Editorial-December 29, 2013
Opposition
and UNP leader Ranil Wickremesinghe is reported to have looked askance
at the practice of film and sports personalities taking to politics on a
part-time basis. True, some people tend to prostitute their popularity
and wallow in politics, which has become the last refuge of every
scoundrel so that they will be ‘more equal than’ others. However, the
fact remains that players and artistes cannot enter politics without
being invited by political parties.
Senior political leaders who often lament about the sorry state of
affairs in politics which has come to be bracketed with the oldest
profession in the world ought to get their priorities right. First, they
must stop nominating anti-social elements to contest elections. It was
only the other day that former Cabinet Minister and present UNP
Leadership Council member Mangala Samaraweera, MP, told Parliament that
there were drug dealers among its members.
If the self-righteous political leaders stop the deplorable practice of
allowing criminals to face elections and win by showering bribes on the
poor this country will be a much better place. Full-timers don’t
necessarily make good politicians; some of them are responsible for
various crimes such as extortion, murder and rape. In a country doomed
to put up with failed political leaders and lawbreakers in the garb of
lawmakers, perhaps, we should stop worrying about cricketers and cinema
artistes entering politics.
People also get the politicians they deserve. An actress was elected by
the people of Gampaha at the last general election with a higher number
of preferential votes than most of the Opposition heavyweights simply
because she had played the lead role in a third-rate ‘mega teledrama’.

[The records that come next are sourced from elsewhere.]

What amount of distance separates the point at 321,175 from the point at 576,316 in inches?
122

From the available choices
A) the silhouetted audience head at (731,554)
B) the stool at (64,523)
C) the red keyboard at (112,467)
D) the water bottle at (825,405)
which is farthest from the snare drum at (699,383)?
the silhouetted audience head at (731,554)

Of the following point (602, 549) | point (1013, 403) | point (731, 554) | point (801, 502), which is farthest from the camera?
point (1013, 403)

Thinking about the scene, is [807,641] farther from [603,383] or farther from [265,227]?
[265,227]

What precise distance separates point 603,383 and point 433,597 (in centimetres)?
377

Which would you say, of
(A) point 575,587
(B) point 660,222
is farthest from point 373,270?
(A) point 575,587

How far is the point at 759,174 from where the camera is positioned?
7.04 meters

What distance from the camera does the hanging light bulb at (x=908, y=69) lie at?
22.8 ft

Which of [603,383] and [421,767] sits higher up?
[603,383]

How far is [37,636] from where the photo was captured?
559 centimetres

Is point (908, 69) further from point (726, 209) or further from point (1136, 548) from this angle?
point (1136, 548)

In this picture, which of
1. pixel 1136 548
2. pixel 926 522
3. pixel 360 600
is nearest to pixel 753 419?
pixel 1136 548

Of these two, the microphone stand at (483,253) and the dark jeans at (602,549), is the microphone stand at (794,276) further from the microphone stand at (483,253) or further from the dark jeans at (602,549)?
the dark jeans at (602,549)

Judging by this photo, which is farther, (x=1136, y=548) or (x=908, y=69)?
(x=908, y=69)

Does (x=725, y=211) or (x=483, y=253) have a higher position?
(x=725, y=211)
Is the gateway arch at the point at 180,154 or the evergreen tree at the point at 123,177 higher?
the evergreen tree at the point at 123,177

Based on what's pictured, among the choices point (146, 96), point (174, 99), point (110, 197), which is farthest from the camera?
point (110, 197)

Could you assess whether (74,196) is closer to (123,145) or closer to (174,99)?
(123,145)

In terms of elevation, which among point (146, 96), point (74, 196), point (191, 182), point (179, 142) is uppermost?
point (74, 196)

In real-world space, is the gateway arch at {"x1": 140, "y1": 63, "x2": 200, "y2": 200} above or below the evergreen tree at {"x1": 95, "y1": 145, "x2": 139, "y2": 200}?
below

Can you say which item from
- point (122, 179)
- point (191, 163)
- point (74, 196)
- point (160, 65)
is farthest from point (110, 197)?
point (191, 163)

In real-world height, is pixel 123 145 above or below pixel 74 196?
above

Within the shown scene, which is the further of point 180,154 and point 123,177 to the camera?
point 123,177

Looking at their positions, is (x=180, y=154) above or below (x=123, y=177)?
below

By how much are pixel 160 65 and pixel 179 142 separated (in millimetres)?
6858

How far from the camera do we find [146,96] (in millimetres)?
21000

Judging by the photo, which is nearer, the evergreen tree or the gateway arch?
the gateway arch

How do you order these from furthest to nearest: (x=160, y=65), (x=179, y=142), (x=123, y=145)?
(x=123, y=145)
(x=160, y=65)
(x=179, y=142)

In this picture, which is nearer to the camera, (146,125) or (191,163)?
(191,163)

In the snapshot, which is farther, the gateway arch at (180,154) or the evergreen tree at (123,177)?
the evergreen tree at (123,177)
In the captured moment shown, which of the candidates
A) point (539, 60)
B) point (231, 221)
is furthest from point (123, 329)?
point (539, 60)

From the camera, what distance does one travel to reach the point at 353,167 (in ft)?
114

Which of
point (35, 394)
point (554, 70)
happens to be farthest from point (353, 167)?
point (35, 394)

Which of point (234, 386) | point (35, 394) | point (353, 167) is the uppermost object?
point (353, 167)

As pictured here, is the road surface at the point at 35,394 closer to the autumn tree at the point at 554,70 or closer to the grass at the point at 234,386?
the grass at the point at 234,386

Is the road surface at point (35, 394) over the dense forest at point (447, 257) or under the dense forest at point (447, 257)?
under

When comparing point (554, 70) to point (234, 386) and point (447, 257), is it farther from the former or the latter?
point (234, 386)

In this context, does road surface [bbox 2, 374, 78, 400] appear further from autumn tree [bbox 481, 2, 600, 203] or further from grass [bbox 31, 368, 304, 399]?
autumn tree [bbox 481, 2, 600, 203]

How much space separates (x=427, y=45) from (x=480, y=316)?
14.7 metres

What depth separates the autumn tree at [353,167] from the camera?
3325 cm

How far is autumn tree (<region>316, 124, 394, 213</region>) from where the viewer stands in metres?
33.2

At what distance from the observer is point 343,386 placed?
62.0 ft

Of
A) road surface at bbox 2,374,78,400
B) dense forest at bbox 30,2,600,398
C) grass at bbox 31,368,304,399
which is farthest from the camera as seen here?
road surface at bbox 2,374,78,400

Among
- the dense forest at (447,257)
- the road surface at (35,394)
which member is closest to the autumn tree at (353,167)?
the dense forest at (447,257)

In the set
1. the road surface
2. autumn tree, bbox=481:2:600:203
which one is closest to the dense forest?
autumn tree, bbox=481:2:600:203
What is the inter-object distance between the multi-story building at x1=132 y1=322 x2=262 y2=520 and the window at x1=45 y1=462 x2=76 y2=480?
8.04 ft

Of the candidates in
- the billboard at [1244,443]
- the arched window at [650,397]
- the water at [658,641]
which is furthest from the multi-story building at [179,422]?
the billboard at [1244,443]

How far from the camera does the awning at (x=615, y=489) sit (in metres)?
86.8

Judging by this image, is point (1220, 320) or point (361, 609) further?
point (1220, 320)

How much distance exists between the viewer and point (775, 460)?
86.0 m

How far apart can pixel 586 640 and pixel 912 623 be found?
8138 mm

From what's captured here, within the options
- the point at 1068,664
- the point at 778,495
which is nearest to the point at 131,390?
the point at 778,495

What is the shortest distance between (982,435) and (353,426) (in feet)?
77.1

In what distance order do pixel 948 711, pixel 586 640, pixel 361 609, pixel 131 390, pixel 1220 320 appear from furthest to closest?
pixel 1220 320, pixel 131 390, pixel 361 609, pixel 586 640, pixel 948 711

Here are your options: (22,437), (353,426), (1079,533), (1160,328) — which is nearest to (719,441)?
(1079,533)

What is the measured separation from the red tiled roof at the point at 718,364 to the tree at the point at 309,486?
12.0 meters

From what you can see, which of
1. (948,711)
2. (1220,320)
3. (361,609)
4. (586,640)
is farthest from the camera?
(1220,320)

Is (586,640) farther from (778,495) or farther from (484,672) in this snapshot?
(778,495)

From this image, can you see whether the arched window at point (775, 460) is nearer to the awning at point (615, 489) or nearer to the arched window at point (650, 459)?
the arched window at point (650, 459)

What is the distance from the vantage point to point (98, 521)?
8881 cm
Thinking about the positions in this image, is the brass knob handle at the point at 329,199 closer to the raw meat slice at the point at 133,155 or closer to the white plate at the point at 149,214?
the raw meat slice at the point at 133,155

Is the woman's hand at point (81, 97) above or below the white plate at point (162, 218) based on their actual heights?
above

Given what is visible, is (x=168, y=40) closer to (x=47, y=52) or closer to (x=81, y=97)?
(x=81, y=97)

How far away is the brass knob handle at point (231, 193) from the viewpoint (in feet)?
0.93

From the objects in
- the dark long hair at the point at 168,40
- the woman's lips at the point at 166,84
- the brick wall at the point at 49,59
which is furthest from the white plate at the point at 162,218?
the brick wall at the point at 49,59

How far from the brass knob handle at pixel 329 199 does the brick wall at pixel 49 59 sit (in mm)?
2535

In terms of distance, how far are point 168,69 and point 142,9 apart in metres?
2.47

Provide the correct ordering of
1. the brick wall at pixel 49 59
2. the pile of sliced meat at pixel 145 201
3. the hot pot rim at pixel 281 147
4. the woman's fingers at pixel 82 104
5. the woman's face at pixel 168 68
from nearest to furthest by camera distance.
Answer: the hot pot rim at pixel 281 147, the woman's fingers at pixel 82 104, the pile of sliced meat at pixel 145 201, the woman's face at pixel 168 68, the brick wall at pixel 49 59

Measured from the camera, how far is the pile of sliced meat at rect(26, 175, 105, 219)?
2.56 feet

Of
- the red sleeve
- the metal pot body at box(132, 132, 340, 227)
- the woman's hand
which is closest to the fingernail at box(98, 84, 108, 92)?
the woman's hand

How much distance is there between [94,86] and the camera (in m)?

Interestingly, she contested on the UNP ticket! She happened to admit in
a television interview that she was clueless about the country’s
Constitution.
We have politicians emulating cricketers, film starts et al whose entry
into politics has come in for criticism. Apart from doing their
damnedest to be in the public eye, they play dilscoop and reverse sweep
in handling public funds and bowl googlies and doosras to the people
who, true to form, attempt silly strokes and get caught or stumped. They
have at heart anything but the national interest. There are politicians
who try to be popular by taking part in singing and dancing
competitions. Some of them even act in films and teledramas. Besides,
they do quite a lot of acting in real life; they pretend that they are
not au fait with people’s problems.
The Opposition leader has mentioned Vijaya Kumaratunga, who, he says,
gave up acting and took to full time politics. The price Vijaya had to
pay for that decision is only too well known. Suffice it to say that,
hounded out of the SLFP, he ducked bullets from the UNP until his tragic
death at the hands of the JVP. The country lost a good human being and
excellent actor who made the mistake of entering politics. This is the
fate that awaits good men and women who refuse to sell their souls to
the devil in politics. Time was when we saw millionaires become paupers
because of their politics but today it is the other way around. As the
late Anura Bandaranaike put it very eloquently, politicians who wore
flip-flops and rode bicycles some decades ago are now moving about in
luxury vehicles and living in palatial houses.
The need is not just for politicians, full-time or part-time, but real
statesmen, the difference between them being, as American theologian and
author, James Freeman Clarke famously said, that the former think of
the next election and the latter of the next generation. Clarke also
said: "A politician looks for the success of his party; a statesman for
that of his country. The statesman wishes to steer, while the politician
is satisfied to drift."
Even learned men and women and professionals in politics have failed to
make a difference in their chosen field. They are like clean fish put
into a dirty pond; they have to adapt or perish. The ones who get
elected to Parliament or nominated via the National List end up praising
the Emperor’s New Clothes as they know if they refuse to do so and fall
from grace as a result they will be made to walk the plank. This, they
fear like death because they’ve never had it so good!